嘴角勾起一抹略帶譏諷的弧度,語氣平淡卻帶著十足的殺傷力:“看我幹甚麼?你不是說要把她也收作你的女人嗎?”
“既然話都放出去了,那就收啊,不用徵求我的意見。”
“別別別,天音你別誤會!”
周離連忙擺手,額角都滲出了細密的汗珠,尷尬得恨不得找個地縫鑽進去。
沈昕薇卻鬆開了周離,轉身走到樊天音面前,臉上的欣喜褪去,換上了幾分懇切與哀求。
她望著與自己自幼相識的摯友,語氣帶著一絲顫抖:“天音,我們從小一起長大,情同姐妹,你就給我一個機會好不好?”
“我知道當年是我錯了,我不該拋棄鍾離,可我現在真的後悔了,我不想再錯過他了。”
樊天音看著她眼底的執著與痛苦,臉上的冰冷漸漸淡去,取而代之的是幾分語重心長。
她輕輕嘆了口氣,伸手拍了拍沈昕薇的肩膀:“昕薇,我知道你現在心裡不好受,可感情不是兒戲。”
“我這輩子算是栽在這個死人身上了,沒得選也不想選,但你不一樣啊。”
“你是萬聖丹宗的聖女,也是全大陸千年難遇的藥靈聖體。”
“天賦出眾,貌美如花。”
“你值得更好的人,值得一段全心全意只屬於你的感情,沒必要在他身上耗費光陰。”
“不,沒有更好的人了!”
沈昕薇卻猛地搖了搖頭,語氣帶著不容置疑的堅定,眼底閃爍著執拗的光芒,“世上沒有任何男人會比鍾離更好!”
“當年是我年少軟弱,做錯了決定,錯過了他一次。”
“現在我看清了自己的心意,我不想再放棄他了。”
“天音,算我求你了,成全我們吧。”
沈昕薇深深鞠了一躬,姿態卑微,卻難掩心中的執念。
周離站在一旁,看著眼前這一幕,只覺得一個頭兩個大。
樊天音見沈昕薇油鹽不進,所有的語重心長都成了徒勞,眼底最後一絲溫度也漸漸褪去。
她不再多言,反手握住案几旁那柄青鋒劍的劍柄
“唰”地一聲拔劍出鞘,寒光凜冽的劍鋒直指地面。
劍氣瞬間瀰漫開來,吹得廊下晨霧微微動盪。
“好,既然你執意如此,我便給你一個機會。”
樊天音的聲音冷得像劍上的霜,“想留在他身邊,前提是你能贏我。”
沈昕薇聞言,臉上閃過一絲為難。
她與樊天音並稱正道盟的丹劍二仙,實力本就在伯仲之間,真要動手,便是兩敗俱傷的結局。

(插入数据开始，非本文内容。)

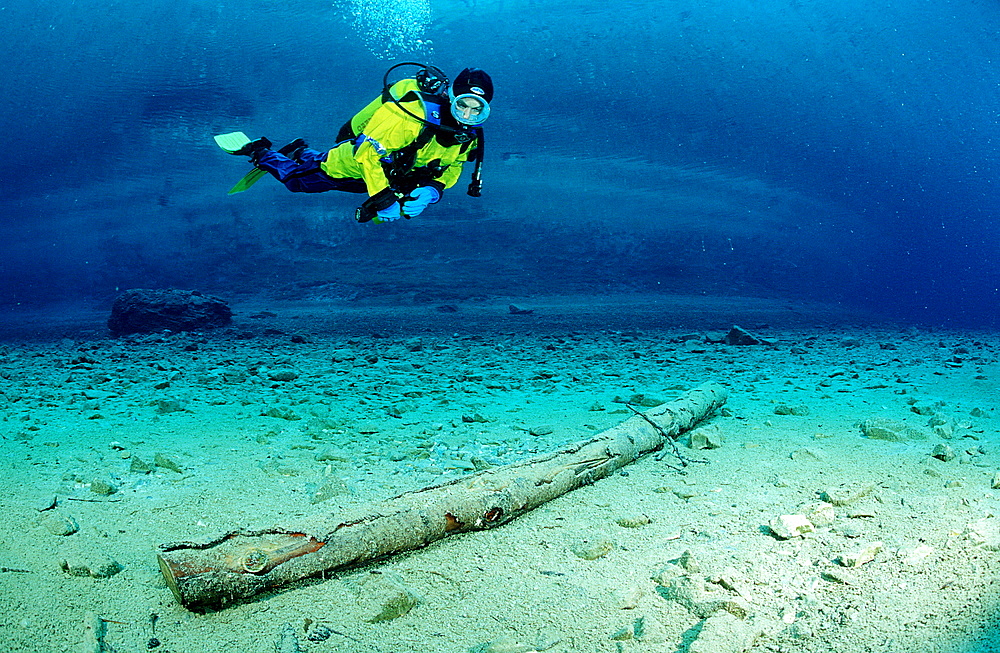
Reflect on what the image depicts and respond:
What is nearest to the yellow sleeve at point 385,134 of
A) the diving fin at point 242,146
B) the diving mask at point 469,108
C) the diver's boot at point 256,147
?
the diving mask at point 469,108

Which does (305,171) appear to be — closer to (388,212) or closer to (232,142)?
(232,142)

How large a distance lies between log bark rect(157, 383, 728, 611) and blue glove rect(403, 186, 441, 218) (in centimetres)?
182

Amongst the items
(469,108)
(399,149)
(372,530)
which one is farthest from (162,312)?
(372,530)

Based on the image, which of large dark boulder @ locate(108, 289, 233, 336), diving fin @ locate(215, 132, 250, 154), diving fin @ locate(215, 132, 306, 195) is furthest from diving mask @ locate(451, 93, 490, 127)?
large dark boulder @ locate(108, 289, 233, 336)

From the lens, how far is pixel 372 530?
2.01 metres

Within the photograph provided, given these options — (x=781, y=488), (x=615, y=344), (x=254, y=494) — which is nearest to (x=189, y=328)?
(x=615, y=344)

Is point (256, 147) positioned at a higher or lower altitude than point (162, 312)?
higher

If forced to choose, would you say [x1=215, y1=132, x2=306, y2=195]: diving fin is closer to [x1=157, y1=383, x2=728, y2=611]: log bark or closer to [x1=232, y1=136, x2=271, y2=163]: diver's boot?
[x1=232, y1=136, x2=271, y2=163]: diver's boot

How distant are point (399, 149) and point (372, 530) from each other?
2.19m

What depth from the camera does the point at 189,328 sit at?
9469mm

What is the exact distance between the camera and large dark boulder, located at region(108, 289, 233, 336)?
9297mm

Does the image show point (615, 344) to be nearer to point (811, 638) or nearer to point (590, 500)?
point (590, 500)

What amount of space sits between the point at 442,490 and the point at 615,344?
6.20m

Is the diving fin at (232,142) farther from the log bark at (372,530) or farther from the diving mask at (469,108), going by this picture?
the log bark at (372,530)
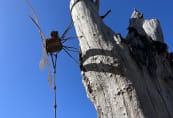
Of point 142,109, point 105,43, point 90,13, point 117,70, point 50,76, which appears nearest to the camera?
point 142,109

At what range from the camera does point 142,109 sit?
1.65m

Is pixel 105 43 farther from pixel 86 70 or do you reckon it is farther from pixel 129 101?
pixel 129 101

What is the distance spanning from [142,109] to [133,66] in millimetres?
327

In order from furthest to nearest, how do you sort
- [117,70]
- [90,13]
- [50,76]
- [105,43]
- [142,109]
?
[50,76] < [90,13] < [105,43] < [117,70] < [142,109]

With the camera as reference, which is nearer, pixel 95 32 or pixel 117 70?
pixel 117 70

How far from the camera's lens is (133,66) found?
6.13ft

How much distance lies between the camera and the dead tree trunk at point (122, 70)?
5.59ft

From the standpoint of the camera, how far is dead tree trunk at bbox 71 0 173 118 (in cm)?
170

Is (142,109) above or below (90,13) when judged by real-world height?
below

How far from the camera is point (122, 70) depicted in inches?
70.8

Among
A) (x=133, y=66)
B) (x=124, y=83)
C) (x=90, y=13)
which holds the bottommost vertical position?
(x=124, y=83)

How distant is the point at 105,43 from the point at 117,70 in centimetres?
23

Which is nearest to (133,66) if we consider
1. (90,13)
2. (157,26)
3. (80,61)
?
(80,61)

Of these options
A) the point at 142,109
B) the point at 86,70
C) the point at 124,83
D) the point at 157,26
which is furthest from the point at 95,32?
the point at 157,26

可當她的目光掠過周離那張滿是焦灼的臉時,心底的猶豫瞬間被執念取代,眼神漸漸變得堅定起來。
“好,我應戰。”
沈昕薇話音未落,右手一翻,一柄古樸的玄坤傘便出現在掌心。
她輕輕一旋傘柄,傘面撐開又合攏,周身靈力順勢爆發,與樊天音的劍氣遙相對峙。
兩股勢均力敵的氣息碰撞在一起,讓迴廊間的空氣都變得凝滯。
晨霧中,二女相對而立,青鋒劍的寒光與玄坤傘的古樸相映。
靈力激盪起衣袂翻飛,下一刻便要展開一場驚天動地的激戰。
“夠了!”
一聲怒喝陡然炸響,震得廊柱都微微震顫。
周離再也無法旁觀,身形一晃便衝到二女中間。
不等她們反應,雙臂猛地一攬,將樊天音和沈昕薇同時緊緊擁入懷中。
樊天音猝不及防,心頭一驚,剛要掙脫,唇上便覆上了一片溫熱的觸感。
周離的吻來得霸道又急切,帶著不容抗拒的力道,瞬間擊潰了她所有的掙扎。
沈昕薇也被這突如其來的擁抱驚得渾身僵硬,還沒來得及做出反應。
周離便騰出一隻手,輕輕按過她的後腦,讓她的唇也覆了上來。
晨光透過廊簷的縫隙,灑在三人相擁的身影上。
樊天音的驚慌失措漸漸被吻中的深情融化,沈昕薇的僵硬也化作了難以置信的柔軟。
三人就這麼站在太華劍宗的迴廊上,在晨霧與劍氣的交織中,擁吻在一起。
唇瓣相分的瞬間,廊間的晨霧似乎都凝滯了幾分。
樊天音臉頰漲得通紅,從耳根蔓延到脖頸,方才被吻中的眩暈感尚未褪去,羞惱便如潮水般湧來。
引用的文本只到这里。